翌朝、冷静さをとりもどした麻雀野郎たちは、何ごともなかったかのように練習に参加した。が、練習が終わると信介は危ない行動に出た。顧問が近くにいるにもかかわらず、ロビーのゲーム麻雀をやりだしたのだ。そこまでくると、ただの強がりにしか見えなかった、と共犯者。
麻雀をやらないキャプテンの奥原慎平はそのことに怒った。その日練習試合が組まれていたからだ。

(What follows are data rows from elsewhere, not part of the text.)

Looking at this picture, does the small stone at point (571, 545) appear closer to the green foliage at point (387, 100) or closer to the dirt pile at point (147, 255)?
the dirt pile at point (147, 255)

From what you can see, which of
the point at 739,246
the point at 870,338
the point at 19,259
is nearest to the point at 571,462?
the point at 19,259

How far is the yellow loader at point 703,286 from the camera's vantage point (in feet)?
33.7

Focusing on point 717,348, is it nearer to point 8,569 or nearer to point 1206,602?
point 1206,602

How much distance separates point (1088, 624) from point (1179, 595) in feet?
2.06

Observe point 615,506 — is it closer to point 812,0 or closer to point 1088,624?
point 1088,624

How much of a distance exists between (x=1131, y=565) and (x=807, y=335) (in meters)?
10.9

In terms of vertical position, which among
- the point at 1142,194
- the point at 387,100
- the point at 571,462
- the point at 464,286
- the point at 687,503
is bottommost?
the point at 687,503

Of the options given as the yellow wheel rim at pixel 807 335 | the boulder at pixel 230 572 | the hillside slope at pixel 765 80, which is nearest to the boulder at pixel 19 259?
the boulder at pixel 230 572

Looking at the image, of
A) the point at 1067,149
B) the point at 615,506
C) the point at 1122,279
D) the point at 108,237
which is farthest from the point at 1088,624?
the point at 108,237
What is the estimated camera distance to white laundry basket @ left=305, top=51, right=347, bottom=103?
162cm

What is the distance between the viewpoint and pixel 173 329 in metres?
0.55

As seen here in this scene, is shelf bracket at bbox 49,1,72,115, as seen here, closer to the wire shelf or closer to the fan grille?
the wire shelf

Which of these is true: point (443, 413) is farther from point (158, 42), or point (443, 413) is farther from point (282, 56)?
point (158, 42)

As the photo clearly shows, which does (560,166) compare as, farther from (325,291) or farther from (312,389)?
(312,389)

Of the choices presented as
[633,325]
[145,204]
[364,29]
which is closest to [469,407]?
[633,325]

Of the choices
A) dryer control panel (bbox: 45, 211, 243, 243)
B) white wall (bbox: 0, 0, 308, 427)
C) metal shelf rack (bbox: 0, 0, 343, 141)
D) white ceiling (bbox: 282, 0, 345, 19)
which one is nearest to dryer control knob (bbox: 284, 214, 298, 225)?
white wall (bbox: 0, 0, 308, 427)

「彼らが麻雀をやっていて、顧問に見つかったから、こっちから『お前ら、今日はなしな』という感じでいった。公式戦ではなくて練習試合でしたけど、勝てそうな試合を落としたのが、おれには気に食わなかったです。ごついやつばっか、出場停止だったから」
当たりの強いフランカー
二〇〇〇年二月六日、麻布高校ラグビー部は僅差であったが、都立東高校に勝って、久しぶりに勝利の味をかみしめた。